The Manhattan-Ogden school district has hired a principal for its newest elementary school.
Erin Lopez, who works at Woodrow Wilson and Bluemont elementary schools, will lead Oliver Brown Elementary when the school opens its doors in August. During the USD 383 school board meeting Wednesday, superintendent Marvin Wade said the hiring committee was impressed with “her vision and enthusiasm.”
Lopez, 31, attended Bluemont as a child, and she works as the multi-tier system of supports (MTSS) coordinator for the district.
MTSS a is a system the district uses for providing instruction and support to students based on their academic and behavioral needs. Students who need more help go into different tiers so they don’t fall further behind.
In that position, Lopez said she works to make sure children have what they need to enhance their education.
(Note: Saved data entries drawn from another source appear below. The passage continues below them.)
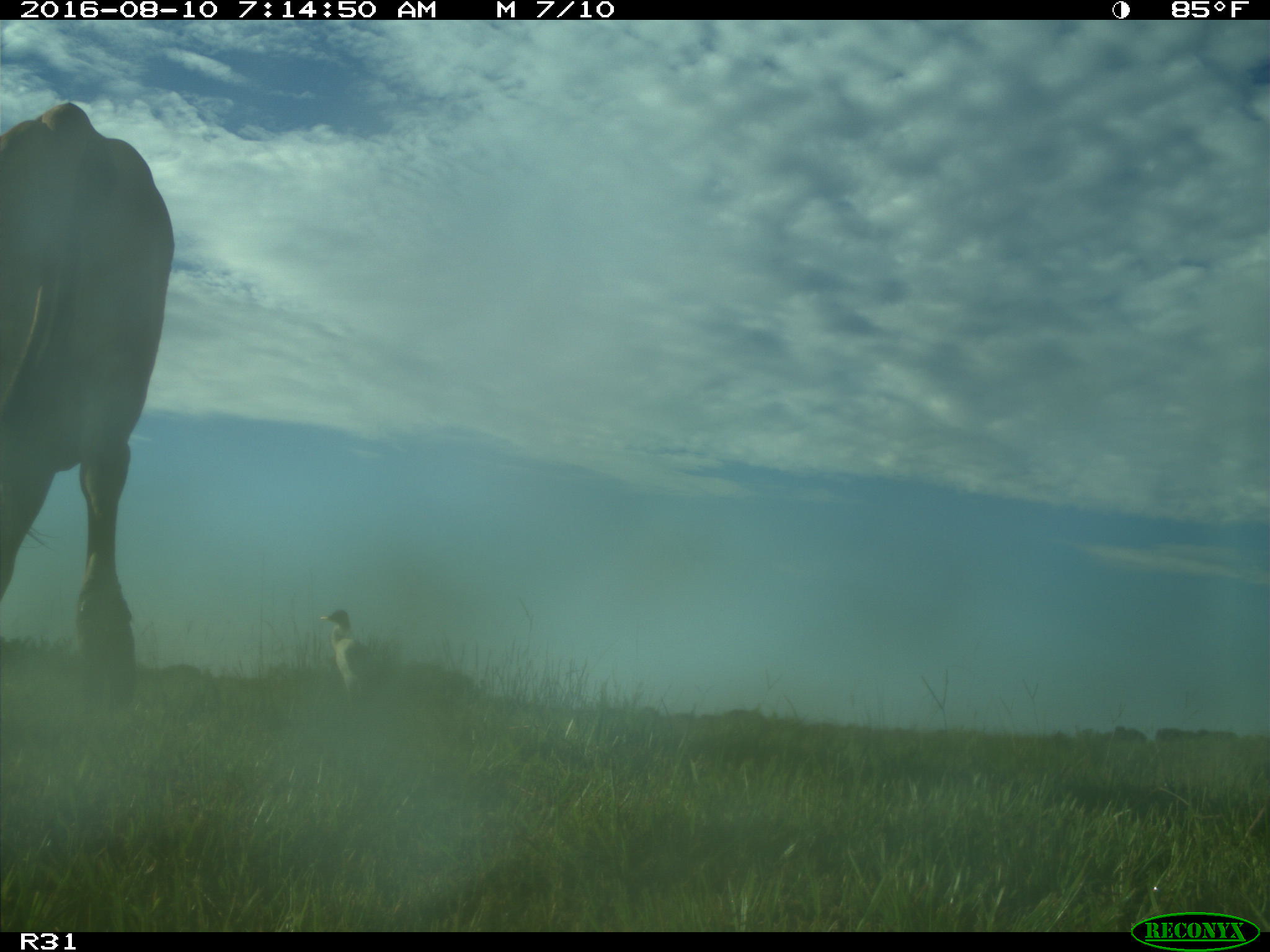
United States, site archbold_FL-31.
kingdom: Animalia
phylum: Chordata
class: Mammalia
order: Artiodactyla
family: Bovidae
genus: Bos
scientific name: Bos taurus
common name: domestic cow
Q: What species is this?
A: Bos taurus (domestic cow).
She said she is sad to be leaving her current job, but excited to start fresh in a new school.
“I absolutely love my coworkers, and I love being able to support them,” Lopez said. “I also give myself groups to teach right now, so I will thoroughly miss teaching my small groups; it’s one of my favorite parts of the day.”
Prior to being MTSS coordinator, she worked as an instructional coach at Seitz Elementary School at Fort Riley, and has been in education since 2008. Lopez said she simply wants to make change.
“I have so much passion for creating a better world, and I think you do that through kids,” Lopez said. “They can grow up and make change, and I want them to have the environment they need to grow to their full potential and become productive citizens themselves.”
Lopez is a Manhattan native and Kansas State University graduate, with a master’s degree in educational leadership and a bachelor’s degree in elementary education. She is also a graduate of the Professional Educational Leadership Academy and has an endorsement from Fort Hays State University in building leadership and administration.
Lopez has officially begun her duties as principal, with an annual salary of $72,500. Lopez said that amount is a “nice increase” from her current pay as MTSS coordinator. She said her first goal, now that a change in district attendance boundaries have been approved, is to see how many students Oliver Brown will have in its first year and how many teachers will be needed.
“The first goal will be hiring staff that is welcoming,” Lopez said. “Teachers will need to be culturally competent and understanding of our students; we want teachers that will build relationships with kids.”
Oliver Brown Elementary is named after the plaintiff in the landmark Supreme Court case Brown v. Board of Education. Oliver Brown challenged the struggles of his daughter, who was subject to substandard conditions and education in a segregated school. In May 1954, the U.S. Supreme Court ruled racial segregation in public schools as unconstitutional. Lopez said that history is important to the culture she wants to build at the school.
“We want to have building culture that truly honors what the Brown family and all plaintiffs in that case stood for and what they fought for,” Lopez said.
The addition of Oliver Brown Elementary was part of the focus of the district’s efforts to redraw attendance boundaries, which led to months of public comments — both supportive and not — of the boundary changes. A new boundary map has been approved and will take effect in August, and Lopez said there is always a balancing act in education.
“We want to make sure that our schools are equitable as far as the funding that they have, and it also goes into diversity,” Lopez said. “We want our kids to experience a diverse population around them in school.”
Lopez said one small change can have a domino effect regarding redistricting, and a lot of emotions surface when it comes to doing what’s best for kids.
“I think everybody’s hearts were in the right places, there’s just a lot of different moving parts with it,” Lopez said.
Lopez said she is “very tapped in” to the Manhattan community and its education needs, and she is extremely excited to begin her work as principal.
“To be able to create a culture of a school from scratch is just a phenomenal opportunity,” Lopez said. “I enjoy a challenge, and this will definitely be a challenge.”